---- RECORDS FOR THIS EXERCISE

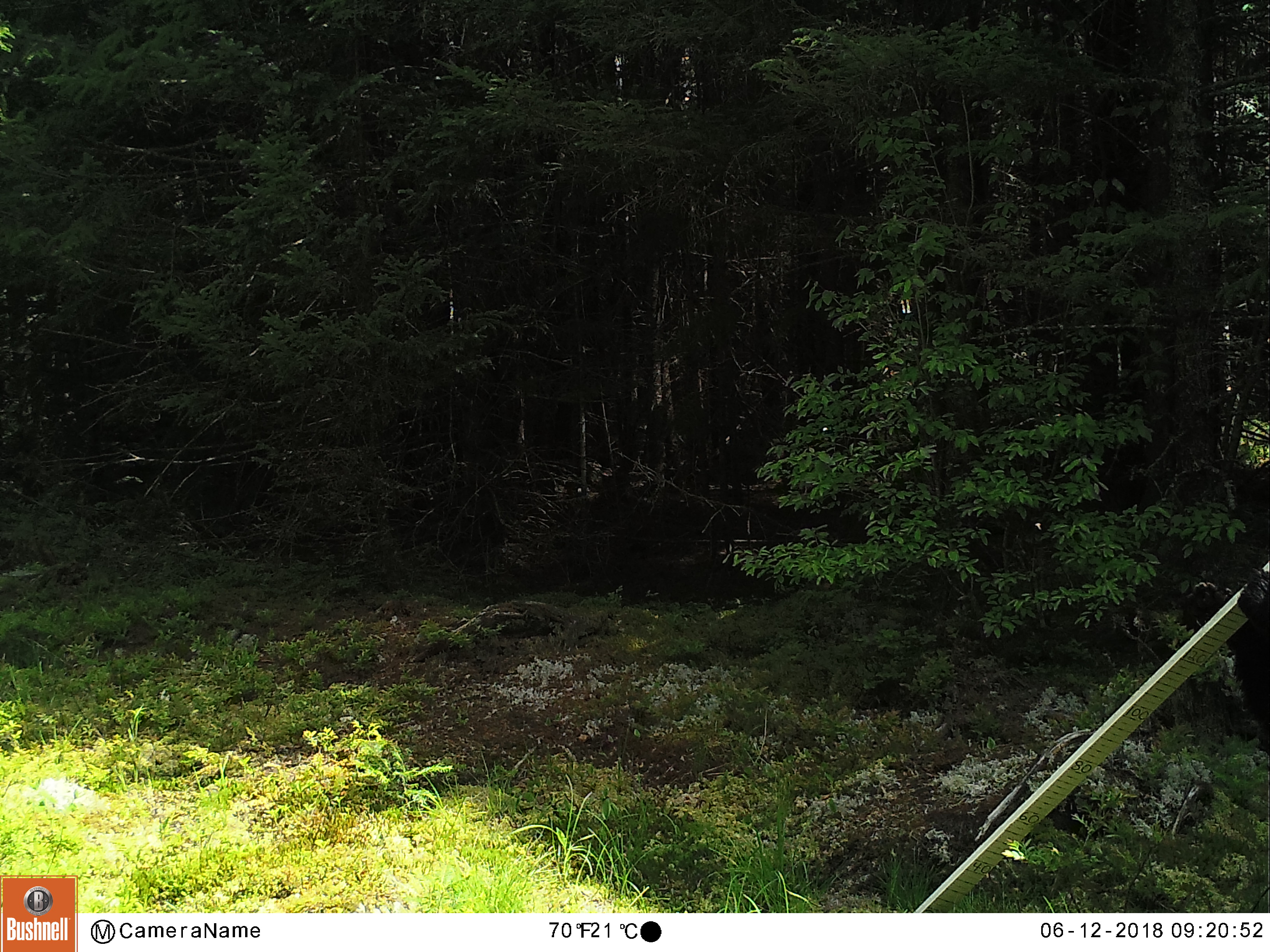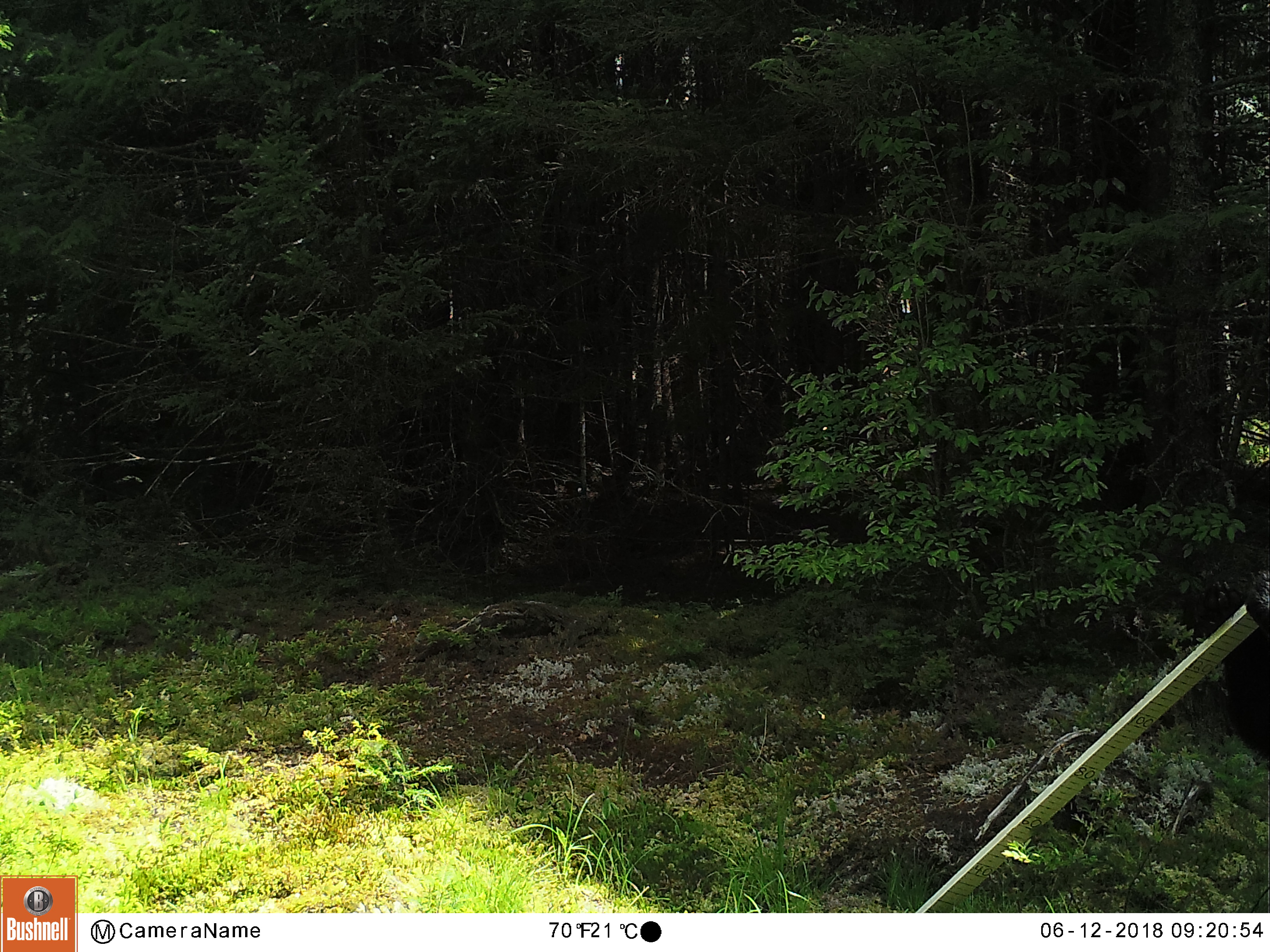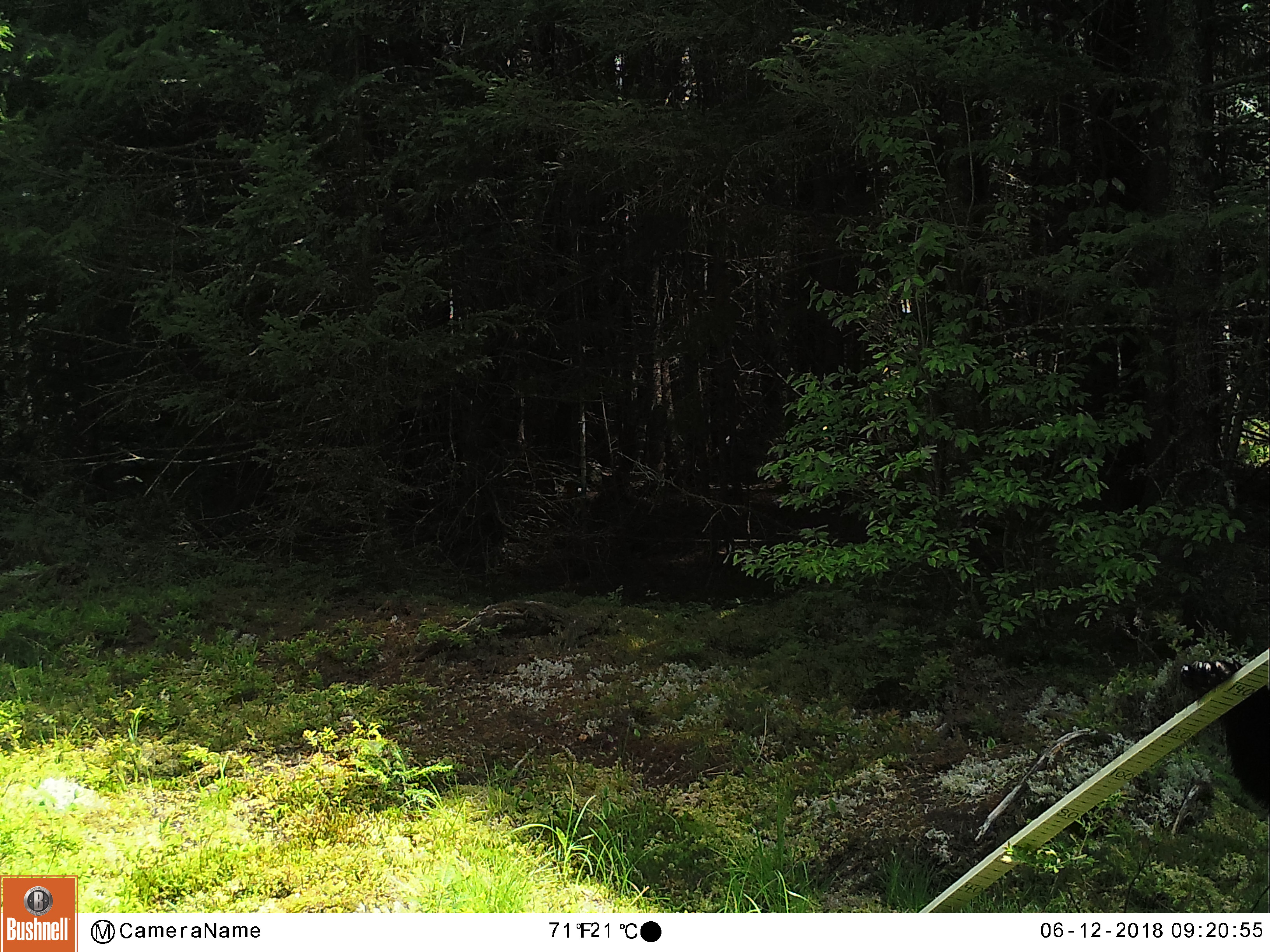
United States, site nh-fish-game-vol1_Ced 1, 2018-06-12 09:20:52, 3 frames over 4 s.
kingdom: Animalia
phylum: Chordata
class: Mammalia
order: Carnivora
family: Ursidae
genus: Ursus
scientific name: Ursus americanus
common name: black bear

--------

> _TASK PROMPT_
Could you reproduce the lines above, from the one that holds "kingdom: Animalia" through the last, exactly as they stand?

> _ANSWER FOR THE TASK_
kingdom: Animalia
phylum: Chordata
class: Mammalia
order: Carnivora
family: Ursidae
genus: Ursus
scientific name: Ursus americanus
common name: black bear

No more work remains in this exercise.